Until recently, motion planning has mostly been performed by human operators: for a given task, a skilled, experienced operator would manually find the commands (using, e.g., a teach pendant and visual feedback) that would allow the robot to achieve the task. However, this approach is time-consuming and usually produces suboptimal trajectories. Further, if the task changes (even slightly), the whole tedious teaching process has to be done over again.
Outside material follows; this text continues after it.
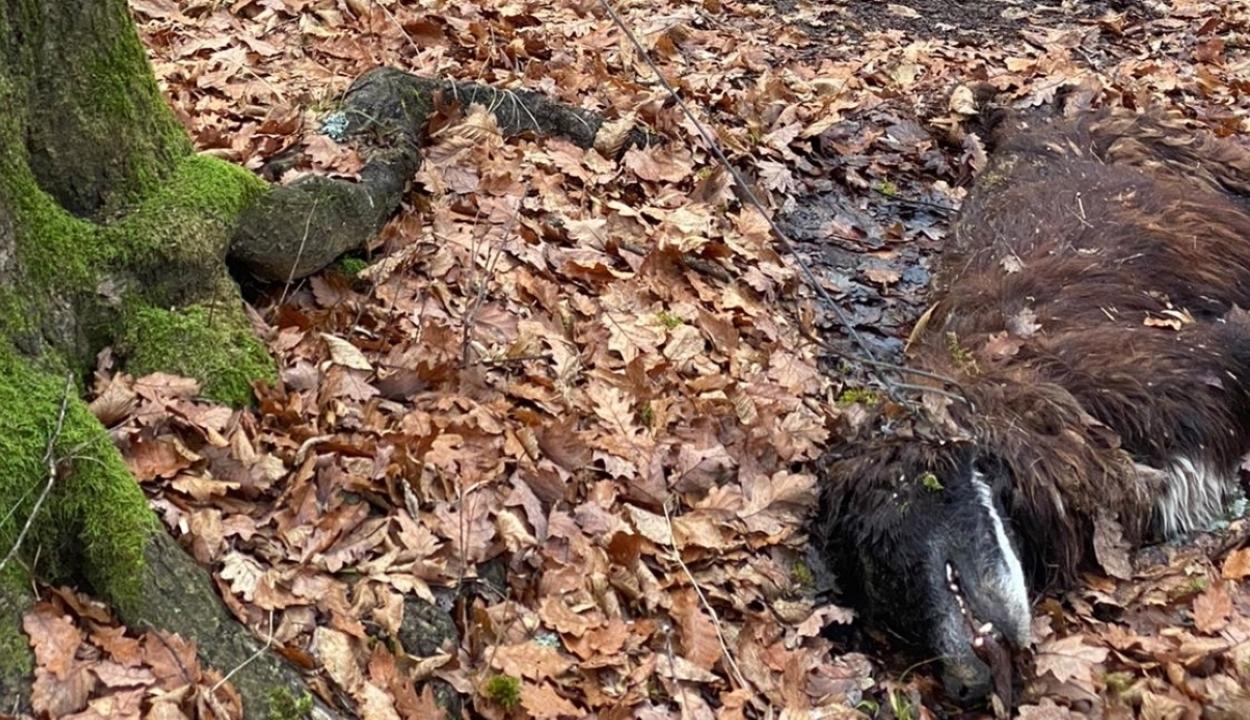 Morbid kutyaakasztás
Impressive theoretical advances in the field of motion planning in the past few decades have brought about a new picture: it is now possible for a computer to find, in minutes or seconds, optimal commands for a robot to achieve a given task, even in very challenging, cluttered environments. Several companies, some of them spinning off from academia (e.g., Siemens Kineo, France/Germany or Mujin Inc., Japan), are developing software solutions that are in use in actual factories.

The current chapter discusses trajectory planning, which is a part of motion planning. Specifically, we shall focus on the problem of finding a trajectory of the joint angles between given starting and goal joint angles, see Fig. 2. It is thus assumed that appropriate computations have been carried out before (e.g., grab synthesis, inverse kinematics, etc.) or will be carried out after (e.g., robot instruction synthesis, command synthesis, etc.) this stage.

Fig. 2

Trajectory planning for a two-link manipulator. (a) The manipulator and the obstacles (black rectangles) in the work space. (b) Trajectories connecting q _start and q _goal in the joint space

Two important concepts, namely, constraints and optimization, are essential in trajectory planning. Constraints restrict the range of motions that the robot can execute. One can classify them into two categories. First, geometric constraints are the constraints that can be expressed solely in terms of the robot joint angles: these include bounds on the joint angles, avoidance of self-collision and of collision with obstacles, etc. These constraints can thus be fully taken into account in the path planning step. Second, kinodynamic constraints are the constraints that include higher-order time derivatives of the joint angles, such as bounds on the joint velocities, accelerations, torques, or motor current inputs. These constraints cannot be taken into account by path planning alone and must be considered at the trajectory level.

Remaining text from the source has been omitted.